» **Data excerpts**:
◇ ◇ ◇ ◇
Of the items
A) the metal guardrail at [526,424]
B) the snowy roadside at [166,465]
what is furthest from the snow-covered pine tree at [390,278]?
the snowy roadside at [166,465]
◇ ◇ ◇ ◇
» **Challenge**:
Please reproduce the material above with "farthest" substituted for "furthest", keeping everything else the same.

» **Finished task**:
Of the items
A) the metal guardrail at [526,424]
B) the snowy roadside at [166,465]
what is farthest from the snow-covered pine tree at [390,278]?
the snowy roadside at [166,465]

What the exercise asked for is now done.